> **Task to carry out**
Copy the material verbatim, from the line containing "How much distance" up to and including the line containing "6.93 metres".

> **Material shown**
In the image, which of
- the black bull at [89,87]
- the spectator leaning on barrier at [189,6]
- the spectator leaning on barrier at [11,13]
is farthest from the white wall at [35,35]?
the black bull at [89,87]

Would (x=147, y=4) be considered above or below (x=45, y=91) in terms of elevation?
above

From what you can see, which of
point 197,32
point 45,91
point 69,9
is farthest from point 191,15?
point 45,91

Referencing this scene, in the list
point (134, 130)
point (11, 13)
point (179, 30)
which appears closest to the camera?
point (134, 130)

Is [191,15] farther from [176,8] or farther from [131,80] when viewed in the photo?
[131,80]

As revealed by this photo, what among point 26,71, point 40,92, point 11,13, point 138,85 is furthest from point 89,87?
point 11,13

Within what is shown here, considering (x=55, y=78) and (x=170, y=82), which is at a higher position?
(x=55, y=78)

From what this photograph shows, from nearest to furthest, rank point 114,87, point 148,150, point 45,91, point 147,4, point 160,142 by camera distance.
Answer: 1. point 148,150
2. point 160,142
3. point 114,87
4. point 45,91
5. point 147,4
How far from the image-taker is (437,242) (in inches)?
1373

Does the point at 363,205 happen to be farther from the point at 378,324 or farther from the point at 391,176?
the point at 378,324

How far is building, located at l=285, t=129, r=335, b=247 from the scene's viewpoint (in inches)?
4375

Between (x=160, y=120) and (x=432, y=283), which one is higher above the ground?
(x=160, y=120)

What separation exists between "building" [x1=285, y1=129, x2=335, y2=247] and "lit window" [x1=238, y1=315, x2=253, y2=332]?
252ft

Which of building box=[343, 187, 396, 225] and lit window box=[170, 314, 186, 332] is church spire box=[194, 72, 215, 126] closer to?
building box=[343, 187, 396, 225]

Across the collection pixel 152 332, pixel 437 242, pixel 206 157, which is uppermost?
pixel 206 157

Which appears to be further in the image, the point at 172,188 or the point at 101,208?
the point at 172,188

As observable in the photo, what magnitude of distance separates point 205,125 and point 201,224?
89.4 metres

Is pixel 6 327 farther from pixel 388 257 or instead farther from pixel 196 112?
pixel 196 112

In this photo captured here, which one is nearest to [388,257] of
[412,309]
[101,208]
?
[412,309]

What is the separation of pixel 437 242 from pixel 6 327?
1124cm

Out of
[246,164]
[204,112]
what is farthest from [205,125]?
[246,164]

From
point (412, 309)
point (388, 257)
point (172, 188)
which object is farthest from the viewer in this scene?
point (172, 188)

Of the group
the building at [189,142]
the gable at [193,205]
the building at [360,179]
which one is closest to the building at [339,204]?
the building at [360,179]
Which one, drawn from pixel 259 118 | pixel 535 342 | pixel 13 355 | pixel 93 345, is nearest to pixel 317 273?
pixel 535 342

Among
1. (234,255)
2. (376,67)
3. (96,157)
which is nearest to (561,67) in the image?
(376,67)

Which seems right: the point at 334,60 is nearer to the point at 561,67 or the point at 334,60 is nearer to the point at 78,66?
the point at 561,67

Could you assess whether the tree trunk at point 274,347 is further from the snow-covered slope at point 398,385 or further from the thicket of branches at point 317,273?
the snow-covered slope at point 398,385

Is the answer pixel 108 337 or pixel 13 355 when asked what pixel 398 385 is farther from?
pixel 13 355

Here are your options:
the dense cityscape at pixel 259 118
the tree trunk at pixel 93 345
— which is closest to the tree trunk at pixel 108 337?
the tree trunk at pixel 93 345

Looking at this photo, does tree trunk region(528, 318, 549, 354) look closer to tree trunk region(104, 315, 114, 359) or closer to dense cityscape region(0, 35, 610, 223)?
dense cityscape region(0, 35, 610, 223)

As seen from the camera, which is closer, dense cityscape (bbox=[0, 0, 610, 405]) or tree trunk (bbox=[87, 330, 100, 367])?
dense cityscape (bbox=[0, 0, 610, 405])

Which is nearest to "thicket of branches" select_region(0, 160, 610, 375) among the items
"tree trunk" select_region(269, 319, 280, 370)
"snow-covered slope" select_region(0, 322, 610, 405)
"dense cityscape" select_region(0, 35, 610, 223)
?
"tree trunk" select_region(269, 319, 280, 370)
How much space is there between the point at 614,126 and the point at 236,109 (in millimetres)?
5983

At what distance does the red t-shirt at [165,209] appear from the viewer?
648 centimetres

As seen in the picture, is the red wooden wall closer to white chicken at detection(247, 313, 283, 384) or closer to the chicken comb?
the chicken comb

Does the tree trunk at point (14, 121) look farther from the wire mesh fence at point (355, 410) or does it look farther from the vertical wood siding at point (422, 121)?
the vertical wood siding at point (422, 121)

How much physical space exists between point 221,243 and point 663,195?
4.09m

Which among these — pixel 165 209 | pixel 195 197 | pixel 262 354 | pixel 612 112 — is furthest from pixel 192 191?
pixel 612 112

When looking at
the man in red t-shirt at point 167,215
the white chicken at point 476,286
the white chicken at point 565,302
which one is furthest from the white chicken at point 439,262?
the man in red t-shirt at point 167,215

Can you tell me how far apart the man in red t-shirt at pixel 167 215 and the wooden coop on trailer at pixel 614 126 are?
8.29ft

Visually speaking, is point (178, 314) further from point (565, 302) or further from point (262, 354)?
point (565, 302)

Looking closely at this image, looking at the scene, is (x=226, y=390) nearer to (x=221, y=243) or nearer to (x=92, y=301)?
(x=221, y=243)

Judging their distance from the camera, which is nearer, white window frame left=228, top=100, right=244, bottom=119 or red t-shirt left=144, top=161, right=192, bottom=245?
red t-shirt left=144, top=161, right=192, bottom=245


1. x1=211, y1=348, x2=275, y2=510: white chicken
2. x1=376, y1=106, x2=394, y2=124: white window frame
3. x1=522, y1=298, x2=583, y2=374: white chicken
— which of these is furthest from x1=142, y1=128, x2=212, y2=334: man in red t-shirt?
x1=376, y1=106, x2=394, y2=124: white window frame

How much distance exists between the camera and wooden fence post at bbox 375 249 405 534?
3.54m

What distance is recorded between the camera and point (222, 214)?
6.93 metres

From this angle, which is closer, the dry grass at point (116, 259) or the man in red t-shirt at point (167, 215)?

...

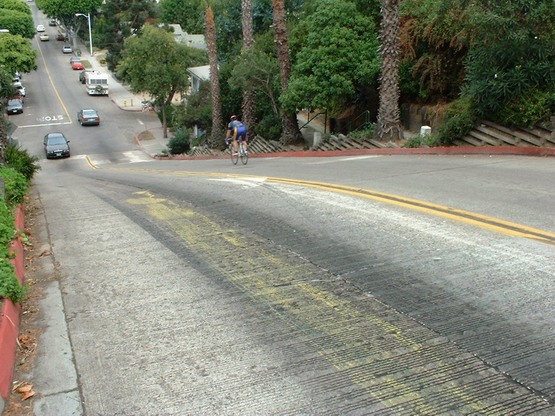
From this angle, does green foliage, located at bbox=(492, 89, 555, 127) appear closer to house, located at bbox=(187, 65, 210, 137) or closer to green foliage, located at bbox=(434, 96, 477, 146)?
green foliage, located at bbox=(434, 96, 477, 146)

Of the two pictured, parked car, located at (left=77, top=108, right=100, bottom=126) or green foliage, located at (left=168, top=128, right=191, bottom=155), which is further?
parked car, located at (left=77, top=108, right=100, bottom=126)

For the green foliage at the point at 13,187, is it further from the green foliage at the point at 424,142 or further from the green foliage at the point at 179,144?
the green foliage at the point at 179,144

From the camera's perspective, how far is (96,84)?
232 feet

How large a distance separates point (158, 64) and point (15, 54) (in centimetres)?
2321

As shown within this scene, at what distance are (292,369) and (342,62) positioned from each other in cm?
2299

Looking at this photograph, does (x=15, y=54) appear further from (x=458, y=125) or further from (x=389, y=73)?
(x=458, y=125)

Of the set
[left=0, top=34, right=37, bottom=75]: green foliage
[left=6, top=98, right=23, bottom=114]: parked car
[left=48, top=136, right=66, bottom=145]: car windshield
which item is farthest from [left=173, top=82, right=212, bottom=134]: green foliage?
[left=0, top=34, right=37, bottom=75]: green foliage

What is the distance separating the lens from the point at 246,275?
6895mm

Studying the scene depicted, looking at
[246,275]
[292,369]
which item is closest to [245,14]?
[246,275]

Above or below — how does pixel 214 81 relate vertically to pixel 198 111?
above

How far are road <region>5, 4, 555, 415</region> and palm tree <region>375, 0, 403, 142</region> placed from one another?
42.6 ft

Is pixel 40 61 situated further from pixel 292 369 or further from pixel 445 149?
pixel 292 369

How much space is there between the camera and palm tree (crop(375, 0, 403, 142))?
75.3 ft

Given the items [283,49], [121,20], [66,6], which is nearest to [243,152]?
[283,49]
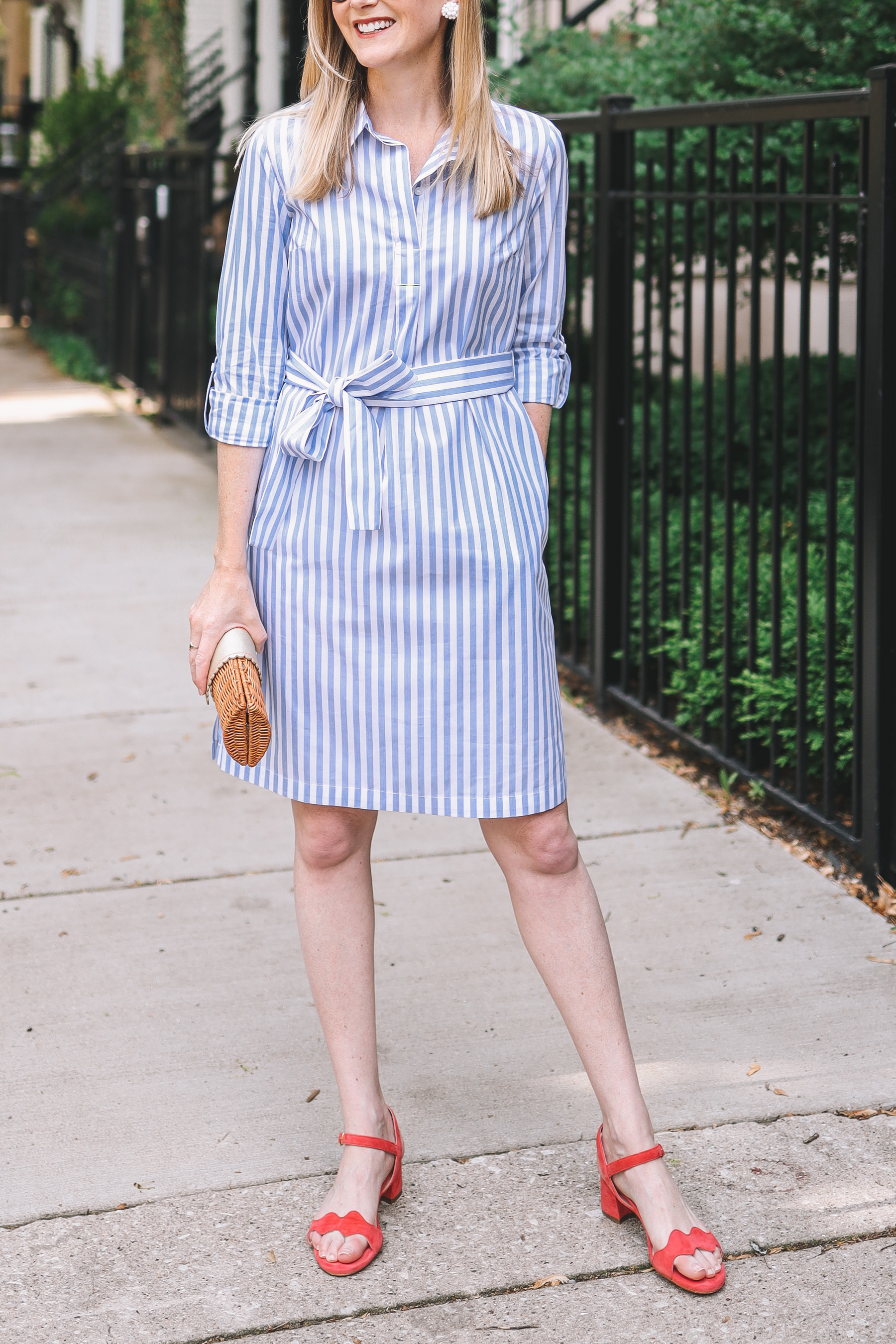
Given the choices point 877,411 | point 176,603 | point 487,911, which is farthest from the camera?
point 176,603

> **In response**
How much distance exists between the camera and wooden fence post at bbox 375 249 405 534?
3.54m

What distance is recorded between the camera and point (222, 214)?
6.93 metres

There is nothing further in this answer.